## [Görev]
Aşağıdaki Yıldız Sarayı'nın yağmalanmasına dair metni, son cümlesinin ardından devam ettirerek yazın.

## [Kaynak Metin]
● ● ● ● ●
YILDIZ SARAYI NASIL YAĞMA EDİLDİ?
31 Mart 1325 (1909) darbesinin neticesi olarak 27 Nisan’da Sultan II. Abdülhamid tahttan indirilip, ertesi günü Selânik’e sürgüne gönderilmiş; ailesi de saraydan çıkarılmıştı.
Daha 25 Nisan’da Yıldız Sarayı, Rumeli’den toplanmış asker, gönüllü ve çapulcular tarafından sarıldı. Padişah’ın tahliyesi üzerine saray işgal edildi (27 Nisan akşamı). Bunlar arasında İttihatçıların dostu, Bulgar komitacı Sandaneski ve çetesi de vardı.
Sadece yıllarca sarayda toplanmış olan sanat eserleri ve kıymetli eşya değil, saray emektarlarının (maaş ve hediyelerden meydana gelen) şahsi servetleri de yağmalandı. Bu emektarlar iç çamaşırlarına kadar tek tek aranarak ve şahsi mal varlıklarına el konulmak suretiyle saraydan atıldı.
● ● ● ● ●
## [Veri Bölümü]
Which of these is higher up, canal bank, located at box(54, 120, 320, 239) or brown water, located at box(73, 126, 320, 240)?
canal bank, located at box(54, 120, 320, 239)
● ● ● ● ●
## [Çözümlü Alıştırma]
Yağmanın kaydı
Ertesi günü, saraydaki kalan eşya ve evrakın tespiti için o zaman şehremini (belediye reisi) olan Ebubekir Hazım Bey riyasetinde 6 kişilik bir heyet kuruldu. Hareket Ordusu Kumandanı Mahmut Şevket Paşa’nın isteğiyle buna nezaret etmek üzere mebuslardan bir de heyet teşkil edildi.
Heyet çalışmalarını tamamladı. Sarayda ele geçirilen para ve kıymetli eşyanın dökümü yapılıp Harbiye Nezareti’ne götürüldü. Bu servet, 450 bin altın lira, gayet kıymettar büyük incilerden müteşekkil 74 bin lira kıymetinde bir tespih, yekûnu henüz malum olmayan 90 bin kadar banknot lira, iki kasa içerisinde tespit edilip henüz sayılmayan ve büyük bir yekûn teşkil eden paralar, beş gözlü çekmece içerisinde elmas, yakut, zeberced ve saire.
Hepsinin kıymeti o zamanki parayla 2 milyon lira tahmin edilmiştir. Ayrıca gayet kıymetli ve murassa bir baston, pırlantalı, yakutlu ağızlıklar, 12 çanta içerisinde tahminî 120 bin lira, bunlardan başka binek ve araba atı olarak 250 at ve henüz açılmamış kasa ve sandıklar vardı.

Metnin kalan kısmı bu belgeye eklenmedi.